Aux États-Unis, il n’existe actuellement aucune loi fédérale à ce sujet, mais diverses lois étatiques. En Californie, où se trouve le siège de Google, il lui faudrait demander aux utilisateurs de Chrome le droit de collecter ces données, et s’ils refusaient, il ne pourrait pas le faire. Google pourrait tenter de contourner le problème en s’appuyant davantage sur les données collectées via ses autres applications, comme Gmail, ou via Android, mais cela constituerait toujours un gros risque pour son modèle économique.

Chrome et IA générative

Mais Chrome n’est pas seulement la pierre angulaire du modèle publicitaire de Google. A l’heure où le géant californien mène une lutte acharnée contre ses rivaux comme Meta, Microsoft et OpenAI autour de l’IA générative, sa domination de la recherche en ligne, boostée par Chrome, est un atout considérable pour accumuler de grandes quantités de données nécessaires à alimenter l’IA générative. modèles, et les enrichir continuellement.

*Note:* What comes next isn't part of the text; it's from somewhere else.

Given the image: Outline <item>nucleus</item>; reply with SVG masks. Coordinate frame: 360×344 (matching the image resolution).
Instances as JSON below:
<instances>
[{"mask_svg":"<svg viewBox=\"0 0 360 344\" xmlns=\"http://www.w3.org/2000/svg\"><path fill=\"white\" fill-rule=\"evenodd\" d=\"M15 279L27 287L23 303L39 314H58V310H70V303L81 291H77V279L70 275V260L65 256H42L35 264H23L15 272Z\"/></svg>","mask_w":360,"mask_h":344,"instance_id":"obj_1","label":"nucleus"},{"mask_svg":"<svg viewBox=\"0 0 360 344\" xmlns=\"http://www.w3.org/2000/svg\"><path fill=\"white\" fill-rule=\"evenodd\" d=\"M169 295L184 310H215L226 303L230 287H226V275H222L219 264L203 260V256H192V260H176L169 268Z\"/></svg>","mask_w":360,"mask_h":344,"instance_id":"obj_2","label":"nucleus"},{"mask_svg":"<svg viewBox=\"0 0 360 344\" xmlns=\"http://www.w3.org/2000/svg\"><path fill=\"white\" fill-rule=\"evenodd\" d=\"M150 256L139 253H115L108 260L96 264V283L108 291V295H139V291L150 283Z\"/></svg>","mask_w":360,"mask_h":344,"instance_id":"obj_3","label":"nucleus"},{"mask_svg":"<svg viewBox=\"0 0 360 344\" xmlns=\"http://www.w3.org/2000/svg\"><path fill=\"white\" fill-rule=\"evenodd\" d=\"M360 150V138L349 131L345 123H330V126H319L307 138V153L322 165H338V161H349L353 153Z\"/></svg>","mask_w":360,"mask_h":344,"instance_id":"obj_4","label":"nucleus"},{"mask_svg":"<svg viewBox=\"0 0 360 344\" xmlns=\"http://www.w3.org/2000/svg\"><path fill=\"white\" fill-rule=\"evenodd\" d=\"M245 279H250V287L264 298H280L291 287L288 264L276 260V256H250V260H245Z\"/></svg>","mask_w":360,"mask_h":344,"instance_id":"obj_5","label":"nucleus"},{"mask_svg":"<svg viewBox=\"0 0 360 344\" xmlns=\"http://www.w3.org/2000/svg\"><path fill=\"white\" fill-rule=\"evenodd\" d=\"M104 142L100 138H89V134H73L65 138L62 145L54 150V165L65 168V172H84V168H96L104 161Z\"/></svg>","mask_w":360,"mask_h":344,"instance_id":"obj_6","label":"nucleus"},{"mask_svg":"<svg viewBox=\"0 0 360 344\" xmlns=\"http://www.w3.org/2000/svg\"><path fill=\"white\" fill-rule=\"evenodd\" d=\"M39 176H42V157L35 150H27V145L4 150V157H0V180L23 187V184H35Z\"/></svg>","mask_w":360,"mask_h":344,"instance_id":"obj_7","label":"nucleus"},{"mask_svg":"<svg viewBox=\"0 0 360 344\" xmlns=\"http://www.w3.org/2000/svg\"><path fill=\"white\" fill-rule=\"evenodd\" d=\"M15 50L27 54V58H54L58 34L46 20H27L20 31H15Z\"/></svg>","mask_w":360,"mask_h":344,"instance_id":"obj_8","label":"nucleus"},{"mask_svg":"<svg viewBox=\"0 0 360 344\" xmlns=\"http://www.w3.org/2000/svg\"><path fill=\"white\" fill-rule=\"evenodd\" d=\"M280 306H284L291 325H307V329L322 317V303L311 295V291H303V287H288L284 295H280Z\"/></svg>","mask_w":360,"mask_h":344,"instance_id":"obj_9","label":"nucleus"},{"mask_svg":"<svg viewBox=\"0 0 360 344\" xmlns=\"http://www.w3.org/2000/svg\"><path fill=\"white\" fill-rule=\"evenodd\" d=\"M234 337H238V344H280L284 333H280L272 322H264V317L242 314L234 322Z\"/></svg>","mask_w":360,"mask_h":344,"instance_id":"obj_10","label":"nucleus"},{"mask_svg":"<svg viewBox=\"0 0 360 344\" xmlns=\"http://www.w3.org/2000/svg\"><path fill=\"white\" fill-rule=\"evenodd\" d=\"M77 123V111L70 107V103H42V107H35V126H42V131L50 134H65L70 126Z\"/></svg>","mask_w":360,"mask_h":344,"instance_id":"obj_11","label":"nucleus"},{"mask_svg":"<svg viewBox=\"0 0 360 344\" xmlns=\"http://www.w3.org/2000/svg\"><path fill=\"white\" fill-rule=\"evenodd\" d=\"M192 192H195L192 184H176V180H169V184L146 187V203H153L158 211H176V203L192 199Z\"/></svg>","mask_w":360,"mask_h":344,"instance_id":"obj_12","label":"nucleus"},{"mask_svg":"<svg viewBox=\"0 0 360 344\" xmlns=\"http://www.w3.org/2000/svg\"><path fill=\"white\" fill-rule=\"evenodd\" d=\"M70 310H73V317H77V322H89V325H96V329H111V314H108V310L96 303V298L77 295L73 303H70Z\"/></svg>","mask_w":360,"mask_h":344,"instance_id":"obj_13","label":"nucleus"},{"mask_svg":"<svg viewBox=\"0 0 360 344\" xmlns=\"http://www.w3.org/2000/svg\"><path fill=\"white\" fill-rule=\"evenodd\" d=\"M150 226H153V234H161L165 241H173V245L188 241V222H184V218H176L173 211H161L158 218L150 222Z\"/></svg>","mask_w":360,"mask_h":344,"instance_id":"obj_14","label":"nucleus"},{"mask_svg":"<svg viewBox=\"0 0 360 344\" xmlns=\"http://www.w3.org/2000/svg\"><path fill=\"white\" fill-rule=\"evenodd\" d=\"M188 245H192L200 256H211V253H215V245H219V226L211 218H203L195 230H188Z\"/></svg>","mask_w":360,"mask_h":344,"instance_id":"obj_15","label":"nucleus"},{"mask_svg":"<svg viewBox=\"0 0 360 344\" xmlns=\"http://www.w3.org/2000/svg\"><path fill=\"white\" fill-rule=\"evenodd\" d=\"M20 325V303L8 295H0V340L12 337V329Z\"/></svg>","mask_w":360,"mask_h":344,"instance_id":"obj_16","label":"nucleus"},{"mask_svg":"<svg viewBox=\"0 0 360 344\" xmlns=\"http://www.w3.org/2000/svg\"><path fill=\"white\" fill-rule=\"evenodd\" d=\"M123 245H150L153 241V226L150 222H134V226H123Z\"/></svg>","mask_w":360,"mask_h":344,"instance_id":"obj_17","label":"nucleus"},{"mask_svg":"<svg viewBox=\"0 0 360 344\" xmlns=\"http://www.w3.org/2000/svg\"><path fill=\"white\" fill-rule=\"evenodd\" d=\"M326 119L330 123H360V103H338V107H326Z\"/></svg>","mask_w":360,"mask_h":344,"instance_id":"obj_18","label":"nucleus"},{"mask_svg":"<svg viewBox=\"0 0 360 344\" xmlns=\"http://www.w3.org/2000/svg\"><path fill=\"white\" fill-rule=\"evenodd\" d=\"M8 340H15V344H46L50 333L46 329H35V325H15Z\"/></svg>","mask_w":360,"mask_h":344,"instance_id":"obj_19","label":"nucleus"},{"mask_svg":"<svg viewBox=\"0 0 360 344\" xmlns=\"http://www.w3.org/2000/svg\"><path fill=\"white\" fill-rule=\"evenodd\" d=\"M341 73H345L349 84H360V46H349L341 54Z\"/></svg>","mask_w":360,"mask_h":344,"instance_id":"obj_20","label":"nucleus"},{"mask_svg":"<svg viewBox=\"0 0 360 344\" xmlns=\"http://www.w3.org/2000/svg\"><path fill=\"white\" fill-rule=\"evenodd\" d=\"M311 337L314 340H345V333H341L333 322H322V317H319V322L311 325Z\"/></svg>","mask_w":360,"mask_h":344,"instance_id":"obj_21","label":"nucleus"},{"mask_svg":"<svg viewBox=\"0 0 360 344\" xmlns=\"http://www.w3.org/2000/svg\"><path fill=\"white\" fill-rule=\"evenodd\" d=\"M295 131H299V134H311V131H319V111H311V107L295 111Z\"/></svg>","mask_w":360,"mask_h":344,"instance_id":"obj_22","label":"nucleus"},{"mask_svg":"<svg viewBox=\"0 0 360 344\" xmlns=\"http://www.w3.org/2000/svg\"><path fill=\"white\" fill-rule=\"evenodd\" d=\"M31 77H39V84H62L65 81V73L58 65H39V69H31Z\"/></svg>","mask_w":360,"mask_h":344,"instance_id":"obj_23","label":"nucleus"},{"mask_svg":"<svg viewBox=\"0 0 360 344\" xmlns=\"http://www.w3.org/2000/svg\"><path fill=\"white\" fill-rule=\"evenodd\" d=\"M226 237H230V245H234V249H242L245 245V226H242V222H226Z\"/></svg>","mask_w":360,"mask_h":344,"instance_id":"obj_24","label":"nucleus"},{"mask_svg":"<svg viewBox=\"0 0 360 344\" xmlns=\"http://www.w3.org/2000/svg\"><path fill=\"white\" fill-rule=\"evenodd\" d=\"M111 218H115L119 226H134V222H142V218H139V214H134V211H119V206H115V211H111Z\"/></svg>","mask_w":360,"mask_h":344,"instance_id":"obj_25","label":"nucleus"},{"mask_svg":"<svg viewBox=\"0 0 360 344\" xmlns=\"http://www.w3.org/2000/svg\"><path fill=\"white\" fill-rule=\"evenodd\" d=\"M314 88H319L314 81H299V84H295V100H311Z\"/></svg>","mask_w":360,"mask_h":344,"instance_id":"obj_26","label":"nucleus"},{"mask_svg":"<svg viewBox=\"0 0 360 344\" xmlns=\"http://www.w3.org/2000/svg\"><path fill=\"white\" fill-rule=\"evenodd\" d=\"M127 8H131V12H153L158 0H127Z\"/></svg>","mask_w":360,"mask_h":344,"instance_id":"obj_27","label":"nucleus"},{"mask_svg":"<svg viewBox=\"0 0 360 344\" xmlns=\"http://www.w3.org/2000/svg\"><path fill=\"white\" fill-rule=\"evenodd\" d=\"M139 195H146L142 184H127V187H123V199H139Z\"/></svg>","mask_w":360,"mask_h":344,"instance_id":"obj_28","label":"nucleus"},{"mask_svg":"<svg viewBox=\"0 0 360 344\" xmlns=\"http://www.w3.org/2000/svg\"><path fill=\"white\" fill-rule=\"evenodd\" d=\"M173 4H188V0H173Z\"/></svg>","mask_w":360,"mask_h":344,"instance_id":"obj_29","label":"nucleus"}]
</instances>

« 97 % des recherches effectuées en ligne passent par Google. A l’ère de l’IA générative, où il s’agit d’entraîner de grands modèles de langage avec d’immenses quantités de données, cela constitue un net avantage sur la concurrence. La domination de Google dans la recherche en ligne est aussi un énorme atout pour la génération de recherche augmentée (ARG) : quand quelqu’un Si l’on pose une nouvelle question à l’IA, Google peut bien mieux comprendre le contexte que ses concurrents. , grâce à son accès aux données internet », précise Jason Kint.

Bien entendu, le forcer à se séparer de Chrome ne marquerait pas la fin de la domination de Google sur la recherche en ligne. Mais si, comme l’espère le ministère américain de la Justice, cela contribue à stimuler la concurrence dans ce domaine, cela marquerait bel et bien la fin de la domination indivise de Google sur le search, privant l’entreprise de son meilleur atout face à des concurrents comme Microsoft, Anthropic, Mistral et OpenAI sur l’IA générative.